# Task item
Take the entries below and print, exactly, the stretch from the line containing "Tanzania, site O08, 2013-09-15" through the line containing "category: gazellethomsons", both included.

# Data for analysis
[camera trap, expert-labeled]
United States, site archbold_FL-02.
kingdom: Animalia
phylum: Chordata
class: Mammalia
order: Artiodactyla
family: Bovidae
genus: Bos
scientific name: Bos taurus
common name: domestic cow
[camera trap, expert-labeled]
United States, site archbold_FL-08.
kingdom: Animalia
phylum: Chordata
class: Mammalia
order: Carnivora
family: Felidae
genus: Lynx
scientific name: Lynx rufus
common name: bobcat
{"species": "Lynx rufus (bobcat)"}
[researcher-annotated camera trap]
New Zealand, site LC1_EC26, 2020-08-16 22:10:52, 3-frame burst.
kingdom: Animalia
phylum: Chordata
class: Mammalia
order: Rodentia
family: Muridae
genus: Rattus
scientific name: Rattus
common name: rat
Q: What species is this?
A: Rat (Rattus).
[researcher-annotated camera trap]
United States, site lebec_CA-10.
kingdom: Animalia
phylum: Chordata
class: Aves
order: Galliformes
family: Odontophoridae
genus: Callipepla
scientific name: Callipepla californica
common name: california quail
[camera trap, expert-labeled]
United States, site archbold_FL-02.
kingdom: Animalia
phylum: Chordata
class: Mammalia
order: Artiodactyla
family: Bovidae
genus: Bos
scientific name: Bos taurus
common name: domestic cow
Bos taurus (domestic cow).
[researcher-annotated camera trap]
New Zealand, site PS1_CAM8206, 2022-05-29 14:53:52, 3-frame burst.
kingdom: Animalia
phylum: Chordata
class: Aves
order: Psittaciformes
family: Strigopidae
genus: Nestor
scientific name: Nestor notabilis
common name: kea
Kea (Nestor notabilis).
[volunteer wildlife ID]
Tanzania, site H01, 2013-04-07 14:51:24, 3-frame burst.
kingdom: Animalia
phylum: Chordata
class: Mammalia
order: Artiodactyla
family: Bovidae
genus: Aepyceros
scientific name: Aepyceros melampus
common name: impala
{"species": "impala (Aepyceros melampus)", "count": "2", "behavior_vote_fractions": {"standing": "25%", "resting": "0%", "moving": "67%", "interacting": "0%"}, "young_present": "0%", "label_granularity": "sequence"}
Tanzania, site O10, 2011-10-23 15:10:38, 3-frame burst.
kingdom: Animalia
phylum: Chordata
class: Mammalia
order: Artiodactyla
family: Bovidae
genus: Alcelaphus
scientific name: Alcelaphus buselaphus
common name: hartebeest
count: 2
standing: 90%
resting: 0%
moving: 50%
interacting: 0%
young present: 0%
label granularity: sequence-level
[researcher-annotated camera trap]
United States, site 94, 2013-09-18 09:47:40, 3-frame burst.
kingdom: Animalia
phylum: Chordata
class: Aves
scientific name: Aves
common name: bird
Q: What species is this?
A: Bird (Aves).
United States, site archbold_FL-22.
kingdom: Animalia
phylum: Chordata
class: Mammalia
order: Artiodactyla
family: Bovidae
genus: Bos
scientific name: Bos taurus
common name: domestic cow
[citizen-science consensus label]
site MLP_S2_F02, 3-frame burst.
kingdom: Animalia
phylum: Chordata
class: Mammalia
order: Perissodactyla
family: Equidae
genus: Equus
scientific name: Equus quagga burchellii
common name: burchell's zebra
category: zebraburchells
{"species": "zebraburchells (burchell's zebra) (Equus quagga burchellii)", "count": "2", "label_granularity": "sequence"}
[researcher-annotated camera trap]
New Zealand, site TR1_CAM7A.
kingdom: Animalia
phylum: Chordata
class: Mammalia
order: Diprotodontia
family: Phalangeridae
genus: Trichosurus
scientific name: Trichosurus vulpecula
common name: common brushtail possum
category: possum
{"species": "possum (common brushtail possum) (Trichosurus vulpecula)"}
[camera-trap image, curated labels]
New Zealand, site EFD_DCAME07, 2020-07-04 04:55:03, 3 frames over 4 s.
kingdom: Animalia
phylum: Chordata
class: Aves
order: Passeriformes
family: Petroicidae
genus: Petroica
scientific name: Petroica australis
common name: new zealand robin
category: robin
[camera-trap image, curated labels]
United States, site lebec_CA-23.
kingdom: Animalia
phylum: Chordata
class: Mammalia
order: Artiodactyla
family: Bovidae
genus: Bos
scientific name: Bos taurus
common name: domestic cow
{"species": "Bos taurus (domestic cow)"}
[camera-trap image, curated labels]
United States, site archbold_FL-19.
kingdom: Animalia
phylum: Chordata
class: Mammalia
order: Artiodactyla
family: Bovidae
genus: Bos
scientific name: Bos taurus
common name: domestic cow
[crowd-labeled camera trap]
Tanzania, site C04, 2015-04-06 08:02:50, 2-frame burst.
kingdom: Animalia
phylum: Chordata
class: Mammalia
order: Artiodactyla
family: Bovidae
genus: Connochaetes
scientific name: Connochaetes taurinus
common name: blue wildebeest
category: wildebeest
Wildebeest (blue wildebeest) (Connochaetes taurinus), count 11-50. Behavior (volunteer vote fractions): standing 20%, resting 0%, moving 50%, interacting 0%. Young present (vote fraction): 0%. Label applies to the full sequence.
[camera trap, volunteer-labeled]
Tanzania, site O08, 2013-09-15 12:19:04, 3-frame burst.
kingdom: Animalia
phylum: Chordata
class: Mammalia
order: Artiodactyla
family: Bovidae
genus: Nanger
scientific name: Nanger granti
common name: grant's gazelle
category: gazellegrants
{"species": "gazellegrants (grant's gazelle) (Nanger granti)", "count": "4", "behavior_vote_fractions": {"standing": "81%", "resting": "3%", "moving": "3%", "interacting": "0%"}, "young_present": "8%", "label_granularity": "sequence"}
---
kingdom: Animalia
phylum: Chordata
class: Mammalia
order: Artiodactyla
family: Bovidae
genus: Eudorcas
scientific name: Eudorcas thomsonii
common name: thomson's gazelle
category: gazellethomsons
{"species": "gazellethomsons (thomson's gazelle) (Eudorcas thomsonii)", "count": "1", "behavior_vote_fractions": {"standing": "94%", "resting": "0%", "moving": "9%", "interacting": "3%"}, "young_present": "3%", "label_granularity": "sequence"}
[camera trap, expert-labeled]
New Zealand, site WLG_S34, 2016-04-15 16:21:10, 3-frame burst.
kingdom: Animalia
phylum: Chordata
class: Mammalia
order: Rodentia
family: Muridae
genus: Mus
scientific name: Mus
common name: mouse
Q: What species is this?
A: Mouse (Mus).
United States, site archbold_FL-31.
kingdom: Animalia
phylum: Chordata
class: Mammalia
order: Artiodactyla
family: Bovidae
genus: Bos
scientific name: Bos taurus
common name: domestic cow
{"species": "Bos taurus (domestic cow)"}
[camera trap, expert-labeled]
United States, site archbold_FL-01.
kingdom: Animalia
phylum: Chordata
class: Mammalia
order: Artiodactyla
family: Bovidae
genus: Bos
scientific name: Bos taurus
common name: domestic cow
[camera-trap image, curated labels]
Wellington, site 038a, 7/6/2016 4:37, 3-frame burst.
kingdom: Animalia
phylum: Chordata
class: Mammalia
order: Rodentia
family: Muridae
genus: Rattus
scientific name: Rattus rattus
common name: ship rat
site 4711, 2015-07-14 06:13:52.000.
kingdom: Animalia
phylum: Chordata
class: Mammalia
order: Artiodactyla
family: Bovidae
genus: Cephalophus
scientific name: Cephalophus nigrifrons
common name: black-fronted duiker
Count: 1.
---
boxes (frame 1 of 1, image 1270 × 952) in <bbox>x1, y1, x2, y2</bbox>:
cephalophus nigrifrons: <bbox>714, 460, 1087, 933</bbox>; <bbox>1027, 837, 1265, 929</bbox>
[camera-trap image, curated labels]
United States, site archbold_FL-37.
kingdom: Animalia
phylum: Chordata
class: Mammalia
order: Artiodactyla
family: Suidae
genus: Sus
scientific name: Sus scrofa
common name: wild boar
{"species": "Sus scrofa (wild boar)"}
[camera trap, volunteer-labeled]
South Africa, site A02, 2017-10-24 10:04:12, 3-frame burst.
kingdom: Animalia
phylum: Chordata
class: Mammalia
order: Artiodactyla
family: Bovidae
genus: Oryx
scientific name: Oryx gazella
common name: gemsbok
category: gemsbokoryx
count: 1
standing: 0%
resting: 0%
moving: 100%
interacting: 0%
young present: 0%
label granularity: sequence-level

# Response area
Tanzania, site O08, 2013-09-15 12:19:04, 3-frame burst.
kingdom: Animalia
phylum: Chordata
class: Mammalia
order: Artiodactyla
family: Bovidae
genus: Nanger
scientific name: Nanger granti
common name: grant's gazelle
category: gazellegrants
{"species": "gazellegrants (grant's gazelle) (Nanger granti)", "count": "4", "behavior_vote_fractions": {"standing": "81%", "resting": "3%", "moving": "3%", "interacting": "0%"}, "young_present": "8%", "label_granularity": "sequence"}
---
kingdom: Animalia
phylum: Chordata
class: Mammalia
order: Artiodactyla
family: Bovidae
genus: Eudorcas
scientific name: Eudorcas thomsonii
common name: thomson's gazelle
category: gazellethomsons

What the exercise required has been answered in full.